En la próxima sala la escala de las pinturas se reduce junto con la del espacio que las contiene. Un ambiente privado –galería o departamento de coleccionista— traslada al visitante al repliegue impuesto por la última dictadura. En esa atrocidad tranquila una botánica de contornos caseros que incluye malvones y lazos de amor proyecta sombras de color atemperadas por el gris y encripta mensajes sobre el horror. En el mismo entorno recoleto, la sala siguiente punza el ojo con viejos y nuevos realismos: mendrugos pintados y azulejos integrados al soporte pictórico. Lo siniestro interfiere las atmósferas silentes de los cuadros que recuerdan todavía a Fortunato Lacámera: la victoria radiofónica sobre la guerra de Malvinas se escenifica en una moderna vanitas, melancólica y cotidiana. Alrededor, cuerpos hechos de ausencia, abyección o agresividad contenida.
Tras el recinto cerrado el deseo se despliega entre la materia y la carne en un gran patio de esculturas: intensificación del lujo povera y variaciones sobre el tema del chongo; colas, machos y un cristo pero también fideos coloreados y resina mezclada con yerba.
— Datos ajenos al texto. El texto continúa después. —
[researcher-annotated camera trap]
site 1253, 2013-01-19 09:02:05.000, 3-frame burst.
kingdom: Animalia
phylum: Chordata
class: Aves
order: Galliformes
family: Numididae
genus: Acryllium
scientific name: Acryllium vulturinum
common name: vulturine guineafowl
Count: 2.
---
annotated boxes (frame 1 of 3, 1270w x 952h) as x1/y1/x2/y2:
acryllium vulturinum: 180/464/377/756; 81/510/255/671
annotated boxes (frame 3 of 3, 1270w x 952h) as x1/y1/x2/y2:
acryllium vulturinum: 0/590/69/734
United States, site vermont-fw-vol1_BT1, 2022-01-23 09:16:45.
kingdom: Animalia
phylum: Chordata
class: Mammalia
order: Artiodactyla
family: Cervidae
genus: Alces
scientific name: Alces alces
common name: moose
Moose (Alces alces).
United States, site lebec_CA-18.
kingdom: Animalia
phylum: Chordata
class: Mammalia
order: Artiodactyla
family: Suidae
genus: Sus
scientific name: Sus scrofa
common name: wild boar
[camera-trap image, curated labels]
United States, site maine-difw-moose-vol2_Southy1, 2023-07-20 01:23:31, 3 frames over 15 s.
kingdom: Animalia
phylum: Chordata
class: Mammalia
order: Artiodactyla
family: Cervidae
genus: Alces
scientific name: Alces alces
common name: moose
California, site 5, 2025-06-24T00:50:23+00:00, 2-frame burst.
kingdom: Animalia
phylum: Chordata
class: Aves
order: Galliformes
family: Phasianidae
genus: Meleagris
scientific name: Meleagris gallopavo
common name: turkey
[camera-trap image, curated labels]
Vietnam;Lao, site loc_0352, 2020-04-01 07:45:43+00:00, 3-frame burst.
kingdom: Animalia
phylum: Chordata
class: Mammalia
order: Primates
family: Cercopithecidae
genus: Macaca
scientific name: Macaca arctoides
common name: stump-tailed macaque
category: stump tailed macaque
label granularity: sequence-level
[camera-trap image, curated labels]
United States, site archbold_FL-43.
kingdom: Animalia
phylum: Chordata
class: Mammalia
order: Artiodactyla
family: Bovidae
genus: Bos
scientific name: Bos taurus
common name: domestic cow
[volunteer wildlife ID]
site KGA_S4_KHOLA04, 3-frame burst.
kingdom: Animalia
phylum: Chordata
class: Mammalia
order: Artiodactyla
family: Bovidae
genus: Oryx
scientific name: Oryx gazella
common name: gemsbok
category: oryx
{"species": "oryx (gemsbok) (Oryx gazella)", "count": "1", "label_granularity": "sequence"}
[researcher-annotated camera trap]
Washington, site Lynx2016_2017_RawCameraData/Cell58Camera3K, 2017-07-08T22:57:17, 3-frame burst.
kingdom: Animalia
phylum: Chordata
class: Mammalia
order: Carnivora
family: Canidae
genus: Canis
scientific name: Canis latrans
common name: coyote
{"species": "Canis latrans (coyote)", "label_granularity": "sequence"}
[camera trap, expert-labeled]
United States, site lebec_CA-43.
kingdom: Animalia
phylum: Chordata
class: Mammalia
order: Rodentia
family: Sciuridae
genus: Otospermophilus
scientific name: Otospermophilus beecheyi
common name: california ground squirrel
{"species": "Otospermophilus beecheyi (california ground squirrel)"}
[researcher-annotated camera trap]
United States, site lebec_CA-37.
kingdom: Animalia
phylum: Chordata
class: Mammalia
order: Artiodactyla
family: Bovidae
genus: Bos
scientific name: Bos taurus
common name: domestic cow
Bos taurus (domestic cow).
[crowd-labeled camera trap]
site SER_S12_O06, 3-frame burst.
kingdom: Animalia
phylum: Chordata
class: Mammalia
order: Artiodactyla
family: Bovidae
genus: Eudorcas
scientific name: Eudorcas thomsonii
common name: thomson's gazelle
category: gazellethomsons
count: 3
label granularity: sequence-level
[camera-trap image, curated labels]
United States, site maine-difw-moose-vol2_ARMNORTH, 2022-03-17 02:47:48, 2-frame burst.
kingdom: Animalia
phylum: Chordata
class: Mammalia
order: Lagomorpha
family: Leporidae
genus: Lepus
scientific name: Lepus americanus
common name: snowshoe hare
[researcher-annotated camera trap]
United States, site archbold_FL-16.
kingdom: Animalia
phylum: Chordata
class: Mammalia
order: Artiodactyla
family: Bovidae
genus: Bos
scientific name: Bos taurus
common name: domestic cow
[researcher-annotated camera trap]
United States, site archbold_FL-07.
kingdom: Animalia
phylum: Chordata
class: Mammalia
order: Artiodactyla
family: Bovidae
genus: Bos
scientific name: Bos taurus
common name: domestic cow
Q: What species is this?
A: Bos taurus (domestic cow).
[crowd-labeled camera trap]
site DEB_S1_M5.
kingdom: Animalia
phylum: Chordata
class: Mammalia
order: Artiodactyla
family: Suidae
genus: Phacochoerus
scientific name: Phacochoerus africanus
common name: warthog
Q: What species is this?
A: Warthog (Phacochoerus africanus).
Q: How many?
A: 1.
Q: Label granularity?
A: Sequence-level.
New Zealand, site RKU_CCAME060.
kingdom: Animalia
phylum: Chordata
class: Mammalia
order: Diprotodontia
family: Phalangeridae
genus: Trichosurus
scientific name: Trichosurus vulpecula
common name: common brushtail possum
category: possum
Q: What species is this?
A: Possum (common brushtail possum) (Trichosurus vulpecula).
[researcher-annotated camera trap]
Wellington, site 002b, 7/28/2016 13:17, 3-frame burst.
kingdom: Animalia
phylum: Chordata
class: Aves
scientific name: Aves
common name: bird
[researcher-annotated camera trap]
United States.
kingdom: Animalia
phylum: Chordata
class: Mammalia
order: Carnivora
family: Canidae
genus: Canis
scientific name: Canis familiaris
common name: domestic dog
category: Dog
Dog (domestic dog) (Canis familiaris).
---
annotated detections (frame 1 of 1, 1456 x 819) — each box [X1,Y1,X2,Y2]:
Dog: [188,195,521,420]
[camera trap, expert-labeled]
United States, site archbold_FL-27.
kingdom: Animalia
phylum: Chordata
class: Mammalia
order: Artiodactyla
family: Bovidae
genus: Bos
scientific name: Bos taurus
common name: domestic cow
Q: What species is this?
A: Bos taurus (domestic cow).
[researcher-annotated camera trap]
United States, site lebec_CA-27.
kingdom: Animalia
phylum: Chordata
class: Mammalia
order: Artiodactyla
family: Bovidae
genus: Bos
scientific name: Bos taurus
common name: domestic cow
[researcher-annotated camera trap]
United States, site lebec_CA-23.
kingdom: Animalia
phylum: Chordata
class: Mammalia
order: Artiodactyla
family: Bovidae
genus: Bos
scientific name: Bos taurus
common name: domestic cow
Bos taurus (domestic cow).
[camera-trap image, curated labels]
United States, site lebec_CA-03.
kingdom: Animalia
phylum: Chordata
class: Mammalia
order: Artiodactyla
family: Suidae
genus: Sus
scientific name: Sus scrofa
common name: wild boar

Los chongos ahora son puestos a trabajar: excavan, trepan, se fugan, con los ojos desesperados empujando la acción. En las obras de los años 90 una urgencia parece también hacer síntoma en la exasperación de la materia pictórica que se acelera y arrastra sobre el soporte. Esa desesperación aparece tematizada en el cuadro-objeto Exclusión (1999), donde el tren del neoliberalismo confina al chongo de Suárez a viajar en el estribo. La deglución del repertorio clásico se vuelve brillante en El perla, retrato de un taxy boy (1991/1992) cuerpo vulnerable, entre exangüe y distendido, que recuerda lejanamente la pose ociosa del Fauno Barberini. También en el Homenaje al cartonero (2005) encontramos la reescritura de un resto clásico por la historia social; se ofrece a la vista de espaldas y carcomido en los extremos por fibra de vidrio. La pieza resume la inteligencia plástica del artista para inscribir la historicidad con una entrega voraz a las posibilidades de los materiales. Con igual inteligencia el trabajo de los curadores repone las zonas de un espacio biográfico de perímetros netos pero porosos, que se deja afectar por la producción de artistas amigos y que encuentra en las formas del goce plástico la caja de resonancia para una historia plural.